__GIVEN DATA__:
::::::

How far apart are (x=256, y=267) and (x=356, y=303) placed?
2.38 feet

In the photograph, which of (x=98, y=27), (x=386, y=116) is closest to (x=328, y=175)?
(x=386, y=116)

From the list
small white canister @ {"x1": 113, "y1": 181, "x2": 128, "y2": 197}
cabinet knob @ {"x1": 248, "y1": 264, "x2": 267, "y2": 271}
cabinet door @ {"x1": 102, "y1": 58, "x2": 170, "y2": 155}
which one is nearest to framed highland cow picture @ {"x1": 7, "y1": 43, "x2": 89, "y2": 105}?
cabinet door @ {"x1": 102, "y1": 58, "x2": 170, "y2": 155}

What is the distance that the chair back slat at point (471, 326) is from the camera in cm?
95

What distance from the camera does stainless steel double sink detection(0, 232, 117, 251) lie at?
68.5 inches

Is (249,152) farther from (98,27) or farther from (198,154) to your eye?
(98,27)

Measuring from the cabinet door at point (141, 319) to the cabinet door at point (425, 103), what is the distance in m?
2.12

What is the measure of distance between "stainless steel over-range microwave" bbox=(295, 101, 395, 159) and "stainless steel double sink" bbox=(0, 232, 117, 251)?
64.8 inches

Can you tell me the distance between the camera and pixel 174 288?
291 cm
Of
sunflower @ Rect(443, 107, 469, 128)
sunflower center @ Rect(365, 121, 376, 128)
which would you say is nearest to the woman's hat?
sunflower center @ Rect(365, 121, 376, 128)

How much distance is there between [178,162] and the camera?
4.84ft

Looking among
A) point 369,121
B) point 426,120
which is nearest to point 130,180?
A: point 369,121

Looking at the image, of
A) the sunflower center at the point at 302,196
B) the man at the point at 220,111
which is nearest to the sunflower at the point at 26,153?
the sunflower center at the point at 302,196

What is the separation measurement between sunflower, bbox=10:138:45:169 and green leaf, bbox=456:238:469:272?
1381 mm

::::::

__SET TASK__: Rewrite the lines in the records above as a numbered list, starting at the line that contains "What is the distance that" and ending after the line that contains "68.5 inches", with blank lines left out.

__RESULT FOR THIS TASK__:
1. What is the distance that the chair back slat at point (471, 326) is from the camera in cm?
2. 95
3. What distance from the camera does stainless steel double sink detection(0, 232, 117, 251) lie at?
4. 68.5 inches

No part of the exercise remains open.